Lyon : une première crèche municipale en plein air ouvre ses portes
Lyon : une première crèche municipale en plein air

Depuis le 15 juin dernier, le quartier Champvert de Lyon accueille la première crèche municipale en plein air de la ville. Située rue Jeanne-Barret, cette structure de 700 m² répartis sur deux jardins propose aux enfants âgés de 15 mois à 3 ans de vivre leur journée au contact de la nature. Les vingt places, pour huit professionnelles, ont été attribuées à des habitants du 5e arrondissement.

Une journée type rythmée par l'extérieur

Ce mercredi matin, une partie du groupe est « en sortie boulangerie », tandis que l'autre est éparpillée aux quatre coins des deux jardins. Certains s'amusent avec une mini-cuisine d'extérieur, transvasent de l'eau d'une construction en bois ou observent les insectes. « Moi, ce que je préfère, c'est la loupe pour regarder les vers de terre », s'exclame Oliver, tout fier, montrant l'objet dans sa main. Puis, en lâchant son activité préférée, il se met à courir jusqu'à un autre espace où est entreposé du mobilier en bois. Pieds nus, il décide désormais de « construire une maison », aidé de son assistant, Clément.

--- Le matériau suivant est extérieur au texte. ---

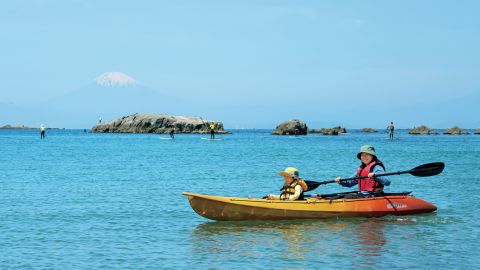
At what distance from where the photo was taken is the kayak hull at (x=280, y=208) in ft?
39.5

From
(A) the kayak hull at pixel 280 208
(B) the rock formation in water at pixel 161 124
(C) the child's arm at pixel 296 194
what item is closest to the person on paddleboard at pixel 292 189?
(C) the child's arm at pixel 296 194

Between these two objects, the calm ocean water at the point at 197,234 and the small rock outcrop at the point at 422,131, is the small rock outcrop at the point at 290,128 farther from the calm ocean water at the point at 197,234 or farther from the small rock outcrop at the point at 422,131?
the calm ocean water at the point at 197,234

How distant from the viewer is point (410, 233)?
1147cm

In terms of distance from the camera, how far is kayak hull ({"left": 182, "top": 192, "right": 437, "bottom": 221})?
12.1 metres

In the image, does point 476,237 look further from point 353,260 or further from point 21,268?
point 21,268

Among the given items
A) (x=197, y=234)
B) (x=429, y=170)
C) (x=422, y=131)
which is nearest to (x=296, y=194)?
(x=197, y=234)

« Les journées ressemblent principalement à ça : l'accueil sous le préau, une chanson de bienvenue, des activités en extérieur, le repas, la sieste, d'autres activités dehors, puis l'arrivée des parents », résume la directrice Clémence Nayrand. En cas de météo extrême, températures très basses (-5 °C), très élevées (+35 °C) ou vents violents, une salle de repli de 28 m² est à la disposition de l'équipe. « La porte reste ouverte pour que les enfants se sentent libres d'y aller s'ils souhaitent un moment de temps calme », poursuit-elle.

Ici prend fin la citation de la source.